Schliersee – Es wird knapp. Sehr knapp. Das war schon klar, als der Gemeinderat Schliersee im Herbst vergangenen Jahres beschloss, den dringend benötigten Kindergarten im Anbau an das Heimatmuseum unterzubringen. Schon damals hatte der beauftragte Architekt Johannes Wegmann gemahnt, sich frühzeitig einen Plan B zurechtzulegen, falls der Neubau nicht rechtzeitig bezugsfertig wird. 

Nun hat der Bau begonnen, und tatsächlich sorgt die Gemeinde vor für den gar nicht unwahrscheinlichen Fall, dass der Neubau nicht rechtzeitig fertig wird. Für eine Übergangszeit sollen die neuen Kindergartengruppen dann im alten Schulhaus gleich nebenan untergebracht werden, wie Bürgermeister Franz Schnitzenbaumer (CSU) mitteilt.

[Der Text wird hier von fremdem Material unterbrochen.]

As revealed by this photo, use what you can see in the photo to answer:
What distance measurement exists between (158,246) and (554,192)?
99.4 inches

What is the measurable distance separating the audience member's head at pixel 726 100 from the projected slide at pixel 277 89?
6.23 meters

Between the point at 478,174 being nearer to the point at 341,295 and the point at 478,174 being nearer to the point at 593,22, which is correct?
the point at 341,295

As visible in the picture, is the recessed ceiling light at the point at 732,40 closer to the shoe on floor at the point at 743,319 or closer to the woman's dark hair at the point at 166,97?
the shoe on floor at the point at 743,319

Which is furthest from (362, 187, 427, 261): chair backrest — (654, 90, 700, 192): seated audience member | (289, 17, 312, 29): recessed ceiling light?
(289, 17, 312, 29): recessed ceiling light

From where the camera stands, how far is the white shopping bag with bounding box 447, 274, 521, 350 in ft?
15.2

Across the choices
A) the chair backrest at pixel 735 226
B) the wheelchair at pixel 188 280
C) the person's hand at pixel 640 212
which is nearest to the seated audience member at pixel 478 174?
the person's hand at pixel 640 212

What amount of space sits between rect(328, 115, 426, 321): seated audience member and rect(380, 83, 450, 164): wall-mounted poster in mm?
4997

Ausgerechnet das alte Schulhaus. Das hatten viele Schlierseer ohnehin als das geeignete Domizil für einen neuen Kindergarten gesehen (wir berichteten). Die Auseinandersetzung über die Zukunft des Gebäudes – oder oder Abriss nach Fertigstellung der Heimatmuseums-Erweiterung – hält an. Nun wird es womöglich für ein paar Monate für die Kinderbetreuung gebraucht. Dies war zuletzt vor sechs Jahren der Fall. Damals zogen die letzten beiden Grundschulklassen nach Neuhaus um. In Frage kommt aus Brandschutzgründen ohnehin nur die Nutzung des Erdgeschosses. Alles weitere eruiert nun die Verwaltung. Details gibt es noch nicht. Schnitzenbaumer: „Das ist alles noch sehr frisch.“

Zwei unter einem Dach: Das Heimatmuseum (rechter Teil) bekommt einen Anbau, der im Inneren einige Meter Abstand zum historischen Gebäude lässt.

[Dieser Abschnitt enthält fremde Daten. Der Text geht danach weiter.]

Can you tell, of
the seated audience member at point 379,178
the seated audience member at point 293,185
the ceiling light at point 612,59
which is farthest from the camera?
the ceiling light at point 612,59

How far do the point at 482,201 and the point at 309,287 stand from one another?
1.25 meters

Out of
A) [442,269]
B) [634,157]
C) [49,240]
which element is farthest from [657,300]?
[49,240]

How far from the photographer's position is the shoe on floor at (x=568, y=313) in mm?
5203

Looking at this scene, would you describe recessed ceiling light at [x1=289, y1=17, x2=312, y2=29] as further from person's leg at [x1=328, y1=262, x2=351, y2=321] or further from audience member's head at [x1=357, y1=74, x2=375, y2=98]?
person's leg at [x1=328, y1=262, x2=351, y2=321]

Gute Nachrichten gibt es derweil in Sachen Personal. Angaben des Bürgermeisters zufolge ist die Suche erfolgreich verlaufen. Die Stellen sind besetzt. In Zeiten des Erziehermangels auch nicht selbstverständlich.

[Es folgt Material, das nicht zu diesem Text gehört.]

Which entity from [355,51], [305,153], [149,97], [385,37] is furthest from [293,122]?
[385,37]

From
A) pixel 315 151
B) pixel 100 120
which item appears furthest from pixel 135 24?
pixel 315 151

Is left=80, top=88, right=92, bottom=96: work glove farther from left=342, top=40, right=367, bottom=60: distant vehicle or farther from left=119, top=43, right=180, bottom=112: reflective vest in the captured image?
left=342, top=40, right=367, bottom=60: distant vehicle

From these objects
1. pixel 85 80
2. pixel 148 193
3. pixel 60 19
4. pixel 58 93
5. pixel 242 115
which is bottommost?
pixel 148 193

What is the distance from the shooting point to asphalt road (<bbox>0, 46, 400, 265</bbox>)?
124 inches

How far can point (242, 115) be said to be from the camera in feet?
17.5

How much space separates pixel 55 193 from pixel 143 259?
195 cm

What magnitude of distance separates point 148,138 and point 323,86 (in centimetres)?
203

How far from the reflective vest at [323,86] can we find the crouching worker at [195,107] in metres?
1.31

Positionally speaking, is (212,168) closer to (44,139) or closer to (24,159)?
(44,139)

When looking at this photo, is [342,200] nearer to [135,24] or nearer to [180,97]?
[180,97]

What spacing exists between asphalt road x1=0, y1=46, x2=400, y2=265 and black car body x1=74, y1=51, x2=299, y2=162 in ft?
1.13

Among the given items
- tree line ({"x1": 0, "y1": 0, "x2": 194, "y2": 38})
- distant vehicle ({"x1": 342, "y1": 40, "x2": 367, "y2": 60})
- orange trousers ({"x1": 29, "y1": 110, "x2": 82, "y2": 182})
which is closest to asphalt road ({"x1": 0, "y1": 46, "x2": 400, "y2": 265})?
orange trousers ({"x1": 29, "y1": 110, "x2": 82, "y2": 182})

Im Haushaltsentwurf für das laufende Jahr sind für den Anbau mit zweigruppigem Kindergarten 2,36 Millionen als Hochbaumaßnahme vorgesehen. Laut Schnitzenbaumer blieben die Ausschreibungsergebnisse innerhalb der Kostenberechnung. Diese belief sich mit allem drum und dran (Ausstattung)auf 3,1 Millionen Euro.